Le retard de l'aide américaine pèse davantage sur l'Europe, l'Allemagne étant le deuxième fournisseur d'aide militaire à l'Ukraine. Berlin affirme avoir fourni et s'être engagé à fournir quelque 28 milliards d'euros (30,2 milliards de dollars) de cette aide jusqu'à présent.

Samedi, le chancelier allemand Olaf Scholz a éludé la question de savoir s'il fallait donner des missiles Taurus à longue portée à Kiev, mais il a exhorté les autres capitales européennes à fournir une aide militaire équivalente à celle de Berlin.

La présidente de la Commission européenne, Ursula von der Leyen, a déclaré que l'Ukraine devait être intégrée dans les programmes de défense européens, car la Russie "surpasse l'Ukraine" en soldats et en "lançant des armes rapides et sales produites en Corée du Nord et en Iran".

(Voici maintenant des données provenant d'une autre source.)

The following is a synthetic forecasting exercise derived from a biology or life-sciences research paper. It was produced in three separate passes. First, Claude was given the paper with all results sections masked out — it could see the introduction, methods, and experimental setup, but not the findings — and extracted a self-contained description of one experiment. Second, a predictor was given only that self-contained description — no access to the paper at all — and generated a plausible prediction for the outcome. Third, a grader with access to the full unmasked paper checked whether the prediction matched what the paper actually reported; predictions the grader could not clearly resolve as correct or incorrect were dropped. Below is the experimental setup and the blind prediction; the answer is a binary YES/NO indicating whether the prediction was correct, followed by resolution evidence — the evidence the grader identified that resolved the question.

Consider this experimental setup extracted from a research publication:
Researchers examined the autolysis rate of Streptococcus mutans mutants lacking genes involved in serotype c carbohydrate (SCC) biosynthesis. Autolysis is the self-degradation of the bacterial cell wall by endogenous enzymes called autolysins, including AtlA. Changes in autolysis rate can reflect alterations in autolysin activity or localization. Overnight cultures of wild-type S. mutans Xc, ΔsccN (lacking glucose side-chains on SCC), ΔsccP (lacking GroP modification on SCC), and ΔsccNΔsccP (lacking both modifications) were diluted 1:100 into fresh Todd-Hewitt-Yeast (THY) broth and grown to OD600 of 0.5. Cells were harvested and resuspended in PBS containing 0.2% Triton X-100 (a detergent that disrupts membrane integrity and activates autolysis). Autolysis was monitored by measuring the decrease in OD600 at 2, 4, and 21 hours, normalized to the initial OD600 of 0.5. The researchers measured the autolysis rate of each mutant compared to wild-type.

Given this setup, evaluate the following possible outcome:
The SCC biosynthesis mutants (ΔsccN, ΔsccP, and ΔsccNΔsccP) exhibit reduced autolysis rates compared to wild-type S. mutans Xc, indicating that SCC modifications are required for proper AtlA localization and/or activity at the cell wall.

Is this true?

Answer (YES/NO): NO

La Commission européenne présentera une proposition de stratégie industrielle de défense dans trois semaines, a-t-elle déclaré, et ouvrira également un bureau d'innovation de défense en Ukraine.

Le retour potentiel de M. Trump à la Maison Blanche attise les craintes quant à l'engagement des États-Unis à défendre leurs alliés.

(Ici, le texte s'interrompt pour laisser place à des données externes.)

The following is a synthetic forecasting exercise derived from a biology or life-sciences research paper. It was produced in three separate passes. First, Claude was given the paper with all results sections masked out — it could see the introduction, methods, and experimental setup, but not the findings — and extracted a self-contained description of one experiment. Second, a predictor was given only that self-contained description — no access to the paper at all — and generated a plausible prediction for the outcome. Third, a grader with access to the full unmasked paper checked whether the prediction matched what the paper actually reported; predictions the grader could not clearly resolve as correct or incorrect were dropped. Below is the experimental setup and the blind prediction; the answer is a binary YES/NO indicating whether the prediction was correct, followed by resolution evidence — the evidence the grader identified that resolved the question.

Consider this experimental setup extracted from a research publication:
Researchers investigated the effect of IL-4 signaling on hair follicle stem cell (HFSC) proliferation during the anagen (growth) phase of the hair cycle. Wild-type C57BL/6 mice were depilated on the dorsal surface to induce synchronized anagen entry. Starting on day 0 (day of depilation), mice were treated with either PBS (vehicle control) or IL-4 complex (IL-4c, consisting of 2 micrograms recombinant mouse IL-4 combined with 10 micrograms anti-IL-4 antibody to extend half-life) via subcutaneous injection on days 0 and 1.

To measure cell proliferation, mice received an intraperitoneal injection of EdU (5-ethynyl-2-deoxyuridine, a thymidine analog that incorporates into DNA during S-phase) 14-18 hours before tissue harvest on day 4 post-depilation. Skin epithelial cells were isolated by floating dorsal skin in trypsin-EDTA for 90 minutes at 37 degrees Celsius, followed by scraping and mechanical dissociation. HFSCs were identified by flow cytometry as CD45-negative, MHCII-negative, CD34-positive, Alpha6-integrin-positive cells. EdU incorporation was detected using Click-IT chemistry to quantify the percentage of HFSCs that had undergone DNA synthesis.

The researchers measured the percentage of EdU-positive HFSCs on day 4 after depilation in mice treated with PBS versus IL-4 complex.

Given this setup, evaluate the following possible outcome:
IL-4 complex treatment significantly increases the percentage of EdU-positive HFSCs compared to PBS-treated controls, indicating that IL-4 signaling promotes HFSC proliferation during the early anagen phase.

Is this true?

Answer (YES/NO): NO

Il y a une semaine, M. Trump a déclaré que s'il était réélu cette année, il ne défendrait pas les alliés de l'alliance de défense occidentale de l'OTAN qui ne dépenseraient pas suffisamment pour la défense, bien que la charte de l'OTAN engage spécifiquement les membres à se défendre mutuellement en cas d'attaque.

ARRÊTEZ DE VOUS PLAINDRE DE TRUMP

Trump ou pas, l'Europe doit encore renforcer sa capacité à se défendre, ont souligné M. Scholz et d'autres lors de la conférence, surnommée le "Davos de la défense".

"Nous devrions cesser de nous plaindre et de pleurnicher à propos de Trump", a déclaré le Premier ministre néerlandais sortant, Mark Rutte. "Nous ne dépensons pas plus pour la défense ou n'augmentons pas la production de munitions parce que Trump pourrait revenir".

"Nous devons travailler avec quiconque se trouve sur la piste de danse", a déclaré M. Rutte, favori pour succéder à Jens Stoltenberg en tant que secrétaire général de l'OTAN lorsque ce dernier quittera ses fonctions.

M. Stoltenberg a rappelé qu'il était important de ne pas saper l'alliance de défense en parlant d'autonomie de la défense européenne.

L'idée d'une éventuelle dissuasion nucléaire européenne qui n'impliquerait pas les États-Unis n'est "pas utile", a-t-il déclaré samedi aux délégués de Munich. Et cela "ne ferait qu'affaiblir l'OTAN à un moment où nous avons vraiment besoin d'une dissuasion crédible".